Serialization of engine output
1) Currently, the OpenQuake engine is designed to output calculation results in the form of NRML XML. In some cases, SVGs and GeoTIFFs are generated as well. Output artifacts include:
- Hazard curves
- Hazard maps
- GMFs (Ground Motion Fields)
- Loss curves
- Loss maps
To start with, we need a clean separation between the calculation code and output generation code.
2) We want to be able to choose where the calculation result information is stored; the OpenQuake DB should be the default choice. (This could be a command line option, like --ouput=db or --output=xml.)

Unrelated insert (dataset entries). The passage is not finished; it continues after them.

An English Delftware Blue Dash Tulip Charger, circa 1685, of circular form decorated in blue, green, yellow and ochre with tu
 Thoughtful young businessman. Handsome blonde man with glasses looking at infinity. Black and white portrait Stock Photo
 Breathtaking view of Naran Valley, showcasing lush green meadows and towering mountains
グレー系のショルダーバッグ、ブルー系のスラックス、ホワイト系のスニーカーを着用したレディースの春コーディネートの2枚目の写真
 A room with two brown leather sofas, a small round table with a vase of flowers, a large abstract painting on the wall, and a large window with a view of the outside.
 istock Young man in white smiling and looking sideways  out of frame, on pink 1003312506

3) We want to store the calculation results in the database (and use them as input for further processing when it makes sense); producing XML output will be an additional step
Blueprint information
- Status:
- Complete
- Approver:
- John Tarter
- Priority:
- Medium
- Drafter:
- Lars Butler
- Direction:
- Approved
- Assignee:
- None
- Definition:
- Approved
- Series goal:
- Accepted for 0.4
- Implementation:
- Implemented
- Milestone target:
- 0.4.1
- Started by
- John Tarter
- Completed by
- John Tarter
Related branches
Related bugs
Bug #797602: Serialize Hazard Curves to the OQ DB | Fix Released |
Bug #797703: Serialize Hazard Maps to the OQ DB | Fix Released |
Bug #797704: Serialize Loss Curves to the OQ DB | Fix Released |
Bug #797708: Serialize Loss Maps to the OQ DB | Fix Released |
Bug #797728: Serialize GMFs to the OQ DB | Fix Released |
Bug #797761: Option to specify engine output destination | Fix Released |
Bug #797765: Clean up bin/openquake | Fix Released |
Bug #804332: Use the OQ DB as the input for the risk calculations | Fix Released |
Bug #809215: All OQ results must be stored in the postgres database | Fix Released |
Bug #809301: Remove hazard curve/GMF data from redis | Fix Released |
Bug #809410: serialize loss metadata | Fix Released |
Bug #809780: DB serialization slow | Fix Released |
Sprints
Whiteboard
The final aim is not clear to me: what needs to be serialized to the database
and what will still be stored in the kvs, in the light of the fact that some
outputs are inputs of subsequent steps in the calculation?
This is a very rough sketch of how I understand oq works:
When running bin/openquake:
config.gem, other_input.gem are parsed and stored in kvs as a "job"
Inside workers:
jobs are executed and output goes to kvs and xml files
if the calculation is multi-step (e.g. risk) the input for the following
step is taken from the kvs
When using the web GUI (for the limited case of hazard maps, the only one
currently implemented):
config.gem, other_input.gem are parsed and stored in kvs as a "job" AND partially inside db as OqJob
Inside workers:
jobs are executed with param SERIALIZE_
output goes to Output, HazardMapData tables in the database (Output has a reference to ObJob)
It was decided to always store the ouptut artifacts (harard curves, ...) in the database and remove them from the KVS; besides avoiding duplicated data, it's a step towards organizing the computation as a pipeline of independent steps.